It is difficult for anyone to foresee the Future— that word of wonderful depth which is the most awesome in the English language—into which men may cast the biggest venturings of experiment in the world; and generations watch them rise and flourish if they be right, or flounder and go under if they be wrong. And surely it shall never be— this would-be blending of two entirely opposite races to a semblance of equality, though it is for the present this ugly threat which is often before the “Coaster” and the men on the bush stations to-day.

But to return to John, for John has importance in the narrative, which African politics have not, the ship had hauled anchor and cleared Seccondee for Lagos, and I stood solitary by the taffrail of the upper deck looking idly on the low line of typical African shore that lay indistinctly in the north. The deck, for the moment, was free of passengers, for it was in the quiet afternoon hours, when almost everyone on board retired to indulge in a pleasant book or a snooze, as is the after-lunch habit in hot enervating climates like Africa.

But, suddenly, I was not alone, and a native, who had no doubt watched his chance to break the bounds of the lower-deck, stood beside me waiting permission to speak.

“What do you want?” I asked, somewhat curiously. “You have no right to be on this deck.”
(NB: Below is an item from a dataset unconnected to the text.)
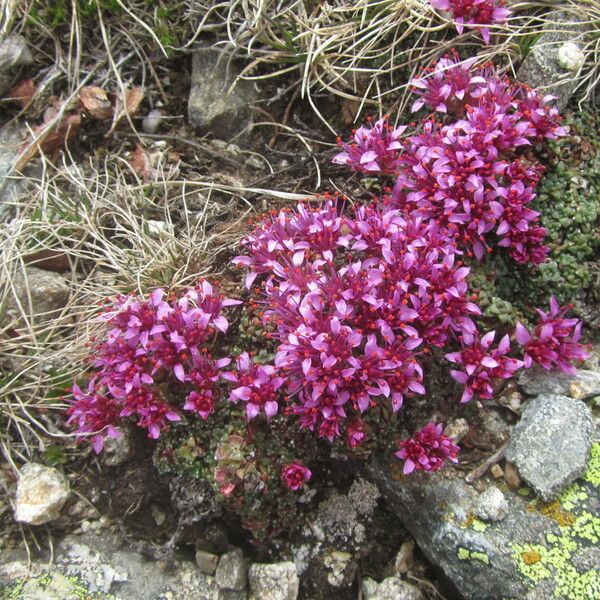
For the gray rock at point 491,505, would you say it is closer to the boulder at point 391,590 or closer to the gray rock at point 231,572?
the boulder at point 391,590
“I want I make work for you, sir,” replied the native. “My massa, he live for back, him go England. I plenty glad work for you, sir.”
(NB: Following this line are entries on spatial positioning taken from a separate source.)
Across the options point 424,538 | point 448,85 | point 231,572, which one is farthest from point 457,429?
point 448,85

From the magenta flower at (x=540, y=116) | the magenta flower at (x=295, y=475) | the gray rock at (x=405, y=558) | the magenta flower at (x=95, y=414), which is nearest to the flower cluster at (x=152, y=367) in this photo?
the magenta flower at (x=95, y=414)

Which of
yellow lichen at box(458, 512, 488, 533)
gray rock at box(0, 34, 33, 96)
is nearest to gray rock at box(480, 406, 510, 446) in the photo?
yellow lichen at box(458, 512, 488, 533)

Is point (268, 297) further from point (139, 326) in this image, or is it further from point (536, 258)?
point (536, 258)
“But,” I warned, “suppose I want a boy? I am a hunter. I am not going to live in a town or station in Nigeria where the duties of cook-boy or house-boy are ordinary. I am going to travel far in a strange land north of Kano; work will be hard and plenty; good boys will catch good pay; bad boys will go home quick and catch nothing. You are a coast boy, and I do not think you are fit for bush in far country.”
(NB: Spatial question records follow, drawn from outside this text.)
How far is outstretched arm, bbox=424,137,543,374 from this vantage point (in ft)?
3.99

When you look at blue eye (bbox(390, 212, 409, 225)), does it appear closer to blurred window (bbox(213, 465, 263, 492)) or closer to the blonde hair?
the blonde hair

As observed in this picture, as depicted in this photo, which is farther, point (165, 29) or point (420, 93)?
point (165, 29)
But the boy was not so easily discouraged, either he wanted employment urgently or was ignorant of the full purport of my “white man talk,” for he answered in his pigeon English, with a broad grin of hopefulness: “Dat be all same same, sir! I no fit savvy dat bush now, dat’s true, by-n-bye I plenty fit to look him. I want work for you—I good boy, sir!”

To which what could one do but smile? But, nevertheless, I now looked the boy over more attentively.

His thick-set bulldog head was excessively ugly and unprepossessing in all its features. Any face is dull which has no attraction in the eyes or in the mouth, and those of this negro native had none, for the soiled whites of his eyes rolled alarmingly, and the large mouth had lips rolled into one that would have served three ordinary men adequately. Moreover, he was an Awori native of the Coast, and had profuse tribe marks on his face: three small deep-stamped marks over the cheek-bones, and a line of fourteen marks of the same stamp between the eye-corners and ears, while on the centre of the forehead he had a sort of square and compass scroll more lightly branded than the rest. He was clad, not in the picturesque nakedness of the aboriginal, but, after the fashion of the majority of “boys” on the Coast, in the cast-off clothing of some late master—even to a tweed cap, which sat with ridiculous incongruity on his black woolly head. Altogether he was a regular dandy in “rig-out.” But he was no exception in that respect, for the comical and audacious dress of house-boys of his kind, who are inordinately full of personal swagger, has ever been a source of much amusement to colonials and strangers alike.

It did not take long to size the native up and note those brief somewhat unfavourable characteristics. But at the same time I had appraised the thick-set, sturdy build of the boy, so that the conclusions I finally arrived at were: “An ugly devil—not over intelligent, no doubt—but strong and healthy, and should stand up through plenty of hard work—and he looks honest.”